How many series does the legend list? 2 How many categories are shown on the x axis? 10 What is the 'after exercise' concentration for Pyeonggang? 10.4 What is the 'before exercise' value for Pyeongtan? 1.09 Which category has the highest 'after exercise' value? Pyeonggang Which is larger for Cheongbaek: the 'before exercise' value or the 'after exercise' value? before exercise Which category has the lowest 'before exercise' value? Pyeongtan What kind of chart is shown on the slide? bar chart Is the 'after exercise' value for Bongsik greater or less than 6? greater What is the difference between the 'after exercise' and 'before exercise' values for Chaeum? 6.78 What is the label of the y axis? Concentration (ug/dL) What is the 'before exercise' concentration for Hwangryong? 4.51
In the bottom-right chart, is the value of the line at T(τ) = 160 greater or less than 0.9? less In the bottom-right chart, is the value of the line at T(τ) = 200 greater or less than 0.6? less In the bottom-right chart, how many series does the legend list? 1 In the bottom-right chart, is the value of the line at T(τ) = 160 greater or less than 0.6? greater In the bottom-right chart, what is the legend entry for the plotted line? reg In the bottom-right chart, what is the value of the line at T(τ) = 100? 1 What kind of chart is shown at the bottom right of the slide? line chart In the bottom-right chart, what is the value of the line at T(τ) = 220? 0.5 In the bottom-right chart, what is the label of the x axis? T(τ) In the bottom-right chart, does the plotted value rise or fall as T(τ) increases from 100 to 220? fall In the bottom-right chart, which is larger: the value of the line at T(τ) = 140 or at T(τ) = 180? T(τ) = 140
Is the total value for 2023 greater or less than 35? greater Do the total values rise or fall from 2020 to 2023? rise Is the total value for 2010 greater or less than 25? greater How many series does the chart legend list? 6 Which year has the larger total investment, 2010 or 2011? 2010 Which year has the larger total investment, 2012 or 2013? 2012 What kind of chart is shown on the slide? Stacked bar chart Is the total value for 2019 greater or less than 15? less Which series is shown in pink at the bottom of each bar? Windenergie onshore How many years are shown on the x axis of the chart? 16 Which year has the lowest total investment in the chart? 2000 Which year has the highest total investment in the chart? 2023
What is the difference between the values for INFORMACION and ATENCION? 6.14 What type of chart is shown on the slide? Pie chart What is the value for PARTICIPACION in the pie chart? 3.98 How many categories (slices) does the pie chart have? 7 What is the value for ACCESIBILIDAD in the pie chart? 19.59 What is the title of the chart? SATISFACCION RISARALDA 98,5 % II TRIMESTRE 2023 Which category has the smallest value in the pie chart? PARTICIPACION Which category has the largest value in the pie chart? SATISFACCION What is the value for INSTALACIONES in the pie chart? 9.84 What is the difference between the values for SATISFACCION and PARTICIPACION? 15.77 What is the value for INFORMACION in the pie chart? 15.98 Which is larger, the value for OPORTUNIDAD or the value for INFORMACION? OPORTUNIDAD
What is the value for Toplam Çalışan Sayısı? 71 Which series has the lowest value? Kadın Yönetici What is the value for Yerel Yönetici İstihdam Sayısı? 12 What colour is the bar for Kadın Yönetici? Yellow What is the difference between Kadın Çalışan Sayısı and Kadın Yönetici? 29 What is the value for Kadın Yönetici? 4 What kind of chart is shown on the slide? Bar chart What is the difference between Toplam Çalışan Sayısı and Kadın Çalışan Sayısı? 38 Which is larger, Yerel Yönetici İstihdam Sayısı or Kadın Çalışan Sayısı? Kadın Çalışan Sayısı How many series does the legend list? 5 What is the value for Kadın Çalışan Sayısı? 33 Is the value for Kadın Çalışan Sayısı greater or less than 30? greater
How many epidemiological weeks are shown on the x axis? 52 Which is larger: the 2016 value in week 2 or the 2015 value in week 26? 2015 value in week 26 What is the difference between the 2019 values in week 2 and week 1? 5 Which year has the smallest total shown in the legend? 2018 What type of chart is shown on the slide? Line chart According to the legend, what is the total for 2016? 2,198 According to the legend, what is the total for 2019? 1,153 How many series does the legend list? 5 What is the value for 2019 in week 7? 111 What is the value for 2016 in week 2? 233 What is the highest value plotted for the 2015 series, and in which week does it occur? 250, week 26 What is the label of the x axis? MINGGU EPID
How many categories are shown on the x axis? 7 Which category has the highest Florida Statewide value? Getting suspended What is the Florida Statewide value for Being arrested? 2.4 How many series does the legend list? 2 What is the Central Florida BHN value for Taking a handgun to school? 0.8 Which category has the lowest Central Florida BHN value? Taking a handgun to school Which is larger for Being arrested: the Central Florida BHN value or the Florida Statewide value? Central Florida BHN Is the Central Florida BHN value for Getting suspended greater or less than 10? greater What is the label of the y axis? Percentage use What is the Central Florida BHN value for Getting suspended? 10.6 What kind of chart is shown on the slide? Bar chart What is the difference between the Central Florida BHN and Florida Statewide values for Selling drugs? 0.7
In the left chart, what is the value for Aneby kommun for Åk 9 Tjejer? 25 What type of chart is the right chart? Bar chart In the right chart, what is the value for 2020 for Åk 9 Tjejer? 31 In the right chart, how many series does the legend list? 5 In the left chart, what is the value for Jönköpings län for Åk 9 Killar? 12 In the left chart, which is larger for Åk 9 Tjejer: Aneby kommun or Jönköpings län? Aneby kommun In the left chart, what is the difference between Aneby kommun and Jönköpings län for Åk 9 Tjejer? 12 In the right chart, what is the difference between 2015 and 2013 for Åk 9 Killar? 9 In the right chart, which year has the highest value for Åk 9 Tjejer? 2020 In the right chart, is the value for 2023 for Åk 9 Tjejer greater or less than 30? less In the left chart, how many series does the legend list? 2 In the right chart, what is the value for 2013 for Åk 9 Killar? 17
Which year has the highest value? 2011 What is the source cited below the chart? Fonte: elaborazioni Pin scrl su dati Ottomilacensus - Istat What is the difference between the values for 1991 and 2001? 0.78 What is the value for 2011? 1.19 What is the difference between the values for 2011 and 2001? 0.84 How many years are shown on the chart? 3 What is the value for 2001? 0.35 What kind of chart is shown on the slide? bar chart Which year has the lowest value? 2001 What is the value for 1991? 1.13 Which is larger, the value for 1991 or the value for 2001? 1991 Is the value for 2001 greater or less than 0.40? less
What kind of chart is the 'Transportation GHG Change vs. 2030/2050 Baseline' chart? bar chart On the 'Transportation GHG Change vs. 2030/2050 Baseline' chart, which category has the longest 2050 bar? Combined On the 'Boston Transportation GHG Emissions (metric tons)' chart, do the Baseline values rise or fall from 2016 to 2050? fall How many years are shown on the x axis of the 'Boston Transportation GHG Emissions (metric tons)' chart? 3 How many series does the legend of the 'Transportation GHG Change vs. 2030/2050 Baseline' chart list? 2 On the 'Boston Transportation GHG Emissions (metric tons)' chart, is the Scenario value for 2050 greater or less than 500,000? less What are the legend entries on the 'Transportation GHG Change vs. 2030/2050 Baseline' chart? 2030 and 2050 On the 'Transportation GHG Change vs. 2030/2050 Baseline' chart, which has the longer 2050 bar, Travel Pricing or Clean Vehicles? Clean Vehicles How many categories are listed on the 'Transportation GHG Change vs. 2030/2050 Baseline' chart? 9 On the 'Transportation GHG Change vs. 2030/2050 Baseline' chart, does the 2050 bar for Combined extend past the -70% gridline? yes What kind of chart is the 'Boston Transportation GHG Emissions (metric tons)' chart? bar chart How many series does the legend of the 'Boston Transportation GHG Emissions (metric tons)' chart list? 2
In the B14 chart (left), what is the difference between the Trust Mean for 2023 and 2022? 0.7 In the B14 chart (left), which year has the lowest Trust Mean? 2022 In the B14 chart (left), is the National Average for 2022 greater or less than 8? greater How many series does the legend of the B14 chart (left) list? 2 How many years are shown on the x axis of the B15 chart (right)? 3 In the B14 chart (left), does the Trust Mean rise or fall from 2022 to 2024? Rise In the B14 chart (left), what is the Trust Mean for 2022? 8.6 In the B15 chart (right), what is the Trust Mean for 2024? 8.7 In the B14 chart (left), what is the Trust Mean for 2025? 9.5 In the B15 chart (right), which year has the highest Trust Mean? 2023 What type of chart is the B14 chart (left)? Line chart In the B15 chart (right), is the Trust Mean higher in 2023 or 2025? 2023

* What to produce
Copy out the records from their first line through the line that contains "180? T(τ) = 140", with both of those lines included.

* Reply to the task
How many series does the legend list? 2 How many categories are shown on the x axis? 10 What is the 'after exercise' concentration for Pyeonggang? 10.4 What is the 'before exercise' value for Pyeongtan? 1.09 Which category has the highest 'after exercise' value? Pyeonggang Which is larger for Cheongbaek: the 'before exercise' value or the 'after exercise' value? before exercise Which category has the lowest 'before exercise' value? Pyeongtan What kind of chart is shown on the slide? bar chart Is the 'after exercise' value for Bongsik greater or less than 6? greater What is the difference between the 'after exercise' and 'before exercise' values for Chaeum? 6.78 What is the label of the y axis? Concentration (ug/dL) What is the 'before exercise' concentration for Hwangryong? 4.51
In the bottom-right chart, is the value of the line at T(τ) = 160 greater or less than 0.9? less In the bottom-right chart, is the value of the line at T(τ) = 200 greater or less than 0.6? less In the bottom-right chart, how many series does the legend list? 1 In the bottom-right chart, is the value of the line at T(τ) = 160 greater or less than 0.6? greater In the bottom-right chart, what is the legend entry for the plotted line? reg In the bottom-right chart, what is the value of the line at T(τ) = 100? 1 What kind of chart is shown at the bottom right of the slide? line chart In the bottom-right chart, what is the value of the line at T(τ) = 220? 0.5 In the bottom-right chart, what is the label of the x axis? T(τ) In the bottom-right chart, does the plotted value rise or fall as T(τ) increases from 100 to 220? fall In the bottom-right chart, which is larger: the value of the line at T(τ) = 140 or at T(τ) = 180? T(τ) = 140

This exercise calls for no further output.